To solve the problem, we need to find the charge enclosed inside the cube placed in an electric field defined by \(\vec{E} = 150 y^2 \, \text{N/C}\). We will use Gauss's Law, which states that the electric flux through a closed surface is equal to the charge enclosed divided by the permittivity of free space (\(\epsilon_0\)).
### Step-by-Step Solution:
1. **Understand the Geometry of the Cube**:
The cube has a side length of \(0.5 \, \text{m}\) and is positioned such that one corner is at the origin (0, 0, 0) and extends along the positive y-axis. Therefore, the coordinates of the cube's corners will be:
- (0, 0, 0)
- (0.5, 0, 0)
- (0, 0.5, 0)
- (0, 0, 0.5)
- (0.5, 0.5, 0)
- (0.5, 0, 0.5)
- (0, 0.5, 0.5)
- (0.5, 0.5, 0.5)
2. **Calculate the Electric Field at the Cube**:
The electric field is given by \(\vec{E} = 150 y^2 \, \text{N/C}\). Since the cube extends from \(y = 0\) to \(y = 0.5\), we need to evaluate the electric field at the average position of the cube along the y-axis. The average \(y\) value is:
\[
y_{\text{avg}} = \frac{0 + 0.5}{2} = 0.25 \, \text{m}
\]
Now, substituting \(y_{\text{avg}}\) into the electric field equation:
\[
E = 150 (0.25)^2 = 150 \times 0.0625 = 9.375 \, \text{N/C}
\]
3. **Calculate the Area of the Cube Face**:
The area \(A\) of one face of the cube is given by:
\[
A = \text{side}^2 = (0.5)^2 = 0.25 \, \text{m}^2
\]
4. **Calculate the Electric Flux**:
The electric flux \(\Phi_E\) through the face of the cube in the direction of the electric field is given by:
\[
\Phi_E = E \cdot A = 9.375 \, \text{N/C} \times 0.25 \, \text{m}^2 = 2.34375 \, \text{N m}^2/\text{C}
\]
5. **Use Gauss's Law to Find Charge Enclosed**:
According to Gauss's Law:
\[
\Phi_E = \frac{Q_{\text{enc}}}{\epsilon_0}
\]
Rearranging gives:
\[
Q_{\text{enc}} = \Phi_E \cdot \epsilon_0
\]
Where \(\epsilon_0 = 8.85 \times 10^{-12} \, \text{C}^2/\text{N m}^2\).
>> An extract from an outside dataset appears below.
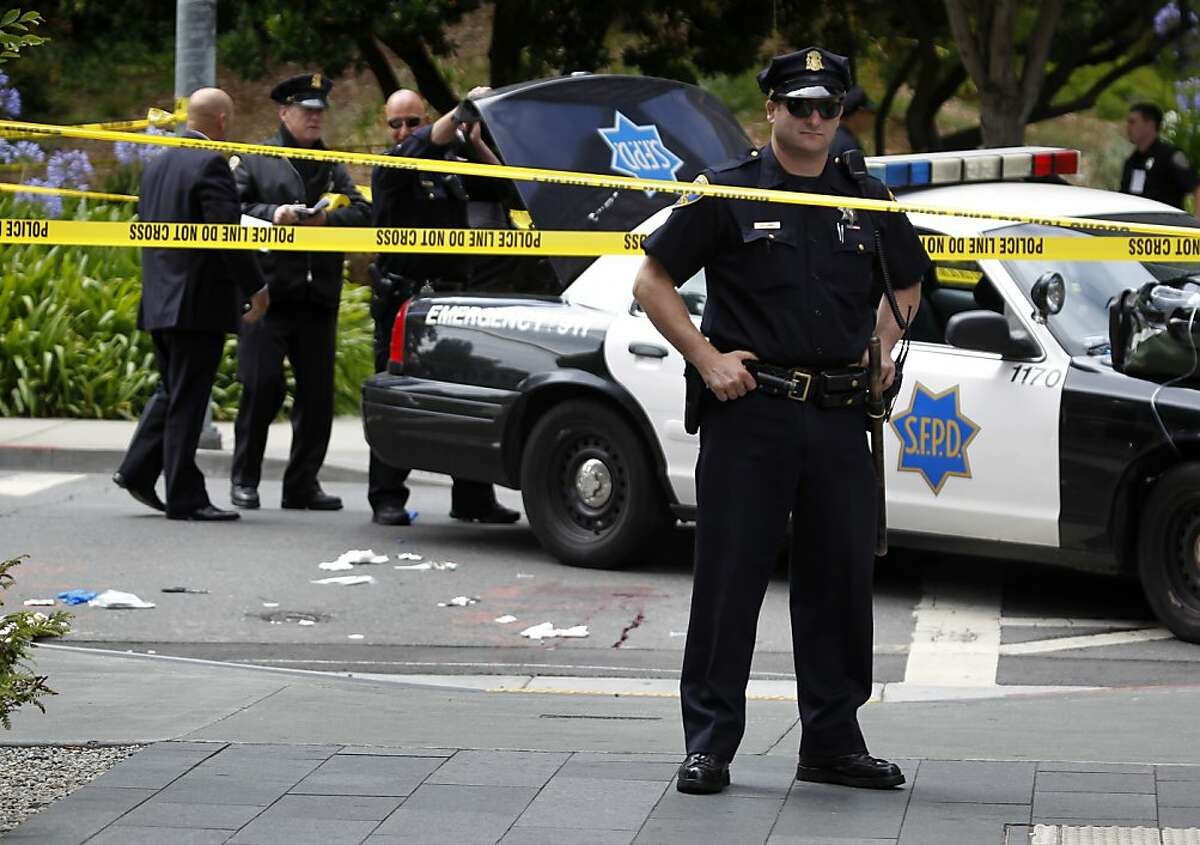 A police officer guards the scene of an officer involved shooting at Washington and Davis streets in San Francisco, Calif. on Wednesday, July 18, 2012. Officers shot and wounded a man who is suspected of stabbing a co-worker at the TCHO chocolate factory several blocks away.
Thus:
\[
Q_{\text{enc}} = 2.34375 \, \text{N m}^2/\text{C} \times 8.85 \times 10^{-12} \, \text{C}^2/\text{N m}^2
\]
\[
Q_{\text{enc}} \approx 2.08 \times 10^{-11} \, \text{C}
\]
### Final Answer:
The charge enclosed inside the cube is approximately \(2.08 \times 10^{-11} \, \text{C}\).